=== Section Start ===

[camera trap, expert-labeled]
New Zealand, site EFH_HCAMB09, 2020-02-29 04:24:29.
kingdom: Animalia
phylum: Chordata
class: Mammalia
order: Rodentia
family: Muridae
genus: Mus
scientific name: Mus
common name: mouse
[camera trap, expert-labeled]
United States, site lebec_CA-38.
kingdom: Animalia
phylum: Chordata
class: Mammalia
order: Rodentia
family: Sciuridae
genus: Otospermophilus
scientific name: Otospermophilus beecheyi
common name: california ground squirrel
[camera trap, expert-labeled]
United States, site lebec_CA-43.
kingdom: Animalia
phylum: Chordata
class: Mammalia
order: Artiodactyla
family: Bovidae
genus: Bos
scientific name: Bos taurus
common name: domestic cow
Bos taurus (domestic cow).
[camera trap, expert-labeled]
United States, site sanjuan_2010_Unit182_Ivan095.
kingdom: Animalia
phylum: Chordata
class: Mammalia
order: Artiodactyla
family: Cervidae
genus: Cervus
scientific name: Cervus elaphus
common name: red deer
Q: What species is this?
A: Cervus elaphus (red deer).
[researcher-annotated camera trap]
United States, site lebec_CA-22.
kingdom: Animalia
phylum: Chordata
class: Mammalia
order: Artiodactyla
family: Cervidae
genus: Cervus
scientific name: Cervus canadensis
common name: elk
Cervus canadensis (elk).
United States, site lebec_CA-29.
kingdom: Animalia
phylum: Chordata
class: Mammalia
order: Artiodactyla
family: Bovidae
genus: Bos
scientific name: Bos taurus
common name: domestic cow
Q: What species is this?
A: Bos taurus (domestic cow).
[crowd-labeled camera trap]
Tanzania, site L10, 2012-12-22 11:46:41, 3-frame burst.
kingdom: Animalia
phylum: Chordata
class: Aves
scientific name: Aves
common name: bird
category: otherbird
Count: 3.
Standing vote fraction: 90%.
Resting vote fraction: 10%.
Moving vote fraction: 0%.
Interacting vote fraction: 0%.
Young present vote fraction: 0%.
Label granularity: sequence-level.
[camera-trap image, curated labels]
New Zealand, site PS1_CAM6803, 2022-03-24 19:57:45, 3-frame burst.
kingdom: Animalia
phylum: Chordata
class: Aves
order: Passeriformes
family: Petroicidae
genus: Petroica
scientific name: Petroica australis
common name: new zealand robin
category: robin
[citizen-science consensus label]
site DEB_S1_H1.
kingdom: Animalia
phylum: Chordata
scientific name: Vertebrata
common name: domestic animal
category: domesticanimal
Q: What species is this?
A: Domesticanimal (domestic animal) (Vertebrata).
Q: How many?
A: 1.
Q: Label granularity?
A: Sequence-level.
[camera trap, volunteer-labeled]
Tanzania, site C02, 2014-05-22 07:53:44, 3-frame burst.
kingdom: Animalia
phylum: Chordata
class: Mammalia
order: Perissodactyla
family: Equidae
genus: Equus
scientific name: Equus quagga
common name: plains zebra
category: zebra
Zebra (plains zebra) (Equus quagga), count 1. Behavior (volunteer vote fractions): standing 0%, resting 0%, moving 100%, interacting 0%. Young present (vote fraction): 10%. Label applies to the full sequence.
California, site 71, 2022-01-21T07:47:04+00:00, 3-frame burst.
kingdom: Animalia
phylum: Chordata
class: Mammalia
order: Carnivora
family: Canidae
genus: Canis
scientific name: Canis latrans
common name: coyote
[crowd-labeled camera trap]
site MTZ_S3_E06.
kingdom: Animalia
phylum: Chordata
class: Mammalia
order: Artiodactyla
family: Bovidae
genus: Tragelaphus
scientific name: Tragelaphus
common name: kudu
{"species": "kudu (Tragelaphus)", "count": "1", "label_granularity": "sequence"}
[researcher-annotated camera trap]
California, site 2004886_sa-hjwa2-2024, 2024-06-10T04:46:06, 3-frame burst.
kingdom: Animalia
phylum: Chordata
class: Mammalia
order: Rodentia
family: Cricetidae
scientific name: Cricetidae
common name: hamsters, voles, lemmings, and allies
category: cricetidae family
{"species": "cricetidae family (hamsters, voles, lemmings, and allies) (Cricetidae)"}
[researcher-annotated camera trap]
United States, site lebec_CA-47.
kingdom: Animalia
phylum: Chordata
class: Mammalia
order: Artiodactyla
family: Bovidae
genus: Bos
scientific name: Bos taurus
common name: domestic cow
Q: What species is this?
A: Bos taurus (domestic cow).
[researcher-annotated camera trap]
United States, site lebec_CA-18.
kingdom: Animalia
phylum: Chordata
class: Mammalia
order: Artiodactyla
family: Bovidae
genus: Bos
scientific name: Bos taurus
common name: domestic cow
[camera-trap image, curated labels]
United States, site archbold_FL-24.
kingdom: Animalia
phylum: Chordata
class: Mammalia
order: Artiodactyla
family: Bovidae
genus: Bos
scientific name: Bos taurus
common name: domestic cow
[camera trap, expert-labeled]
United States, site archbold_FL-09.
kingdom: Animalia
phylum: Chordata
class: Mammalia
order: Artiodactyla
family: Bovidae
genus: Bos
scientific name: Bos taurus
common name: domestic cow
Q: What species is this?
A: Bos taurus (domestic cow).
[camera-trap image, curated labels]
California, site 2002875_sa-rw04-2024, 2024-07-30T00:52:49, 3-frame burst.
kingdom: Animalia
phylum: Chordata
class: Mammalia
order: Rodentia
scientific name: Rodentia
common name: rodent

=== Section End ===

Print only the lines that run from the start of the listing to the line bearing "scientific name: Vertebrata"; please keep the first line and that last one, exactly as they appear.

*Solution for this task:*
[camera trap, expert-labeled]
New Zealand, site EFH_HCAMB09, 2020-02-29 04:24:29.
kingdom: Animalia
phylum: Chordata
class: Mammalia
order: Rodentia
family: Muridae
genus: Mus
scientific name: Mus
common name: mouse
[camera trap, expert-labeled]
United States, site lebec_CA-38.
kingdom: Animalia
phylum: Chordata
class: Mammalia
order: Rodentia
family: Sciuridae
genus: Otospermophilus
scientific name: Otospermophilus beecheyi
common name: california ground squirrel
[camera trap, expert-labeled]
United States, site lebec_CA-43.
kingdom: Animalia
phylum: Chordata
class: Mammalia
order: Artiodactyla
family: Bovidae
genus: Bos
scientific name: Bos taurus
common name: domestic cow
Bos taurus (domestic cow).
[camera trap, expert-labeled]
United States, site sanjuan_2010_Unit182_Ivan095.
kingdom: Animalia
phylum: Chordata
class: Mammalia
order: Artiodactyla
family: Cervidae
genus: Cervus
scientific name: Cervus elaphus
common name: red deer
Q: What species is this?
A: Cervus elaphus (red deer).
[researcher-annotated camera trap]
United States, site lebec_CA-22.
kingdom: Animalia
phylum: Chordata
class: Mammalia
order: Artiodactyla
family: Cervidae
genus: Cervus
scientific name: Cervus canadensis
common name: elk
Cervus canadensis (elk).
United States, site lebec_CA-29.
kingdom: Animalia
phylum: Chordata
class: Mammalia
order: Artiodactyla
family: Bovidae
genus: Bos
scientific name: Bos taurus
common name: domestic cow
Q: What species is this?
A: Bos taurus (domestic cow).
[crowd-labeled camera trap]
Tanzania, site L10, 2012-12-22 11:46:41, 3-frame burst.
kingdom: Animalia
phylum: Chordata
class: Aves
scientific name: Aves
common name: bird
category: otherbird
Count: 3.
Standing vote fraction: 90%.
Resting vote fraction: 10%.
Moving vote fraction: 0%.
Interacting vote fraction: 0%.
Young present vote fraction: 0%.
Label granularity: sequence-level.
[camera-trap image, curated labels]
New Zealand, site PS1_CAM6803, 2022-03-24 19:57:45, 3-frame burst.
kingdom: Animalia
phylum: Chordata
class: Aves
order: Passeriformes
family: Petroicidae
genus: Petroica
scientific name: Petroica australis
common name: new zealand robin
category: robin
[citizen-science consensus label]
site DEB_S1_H1.
kingdom: Animalia
phylum: Chordata
scientific name: Vertebrata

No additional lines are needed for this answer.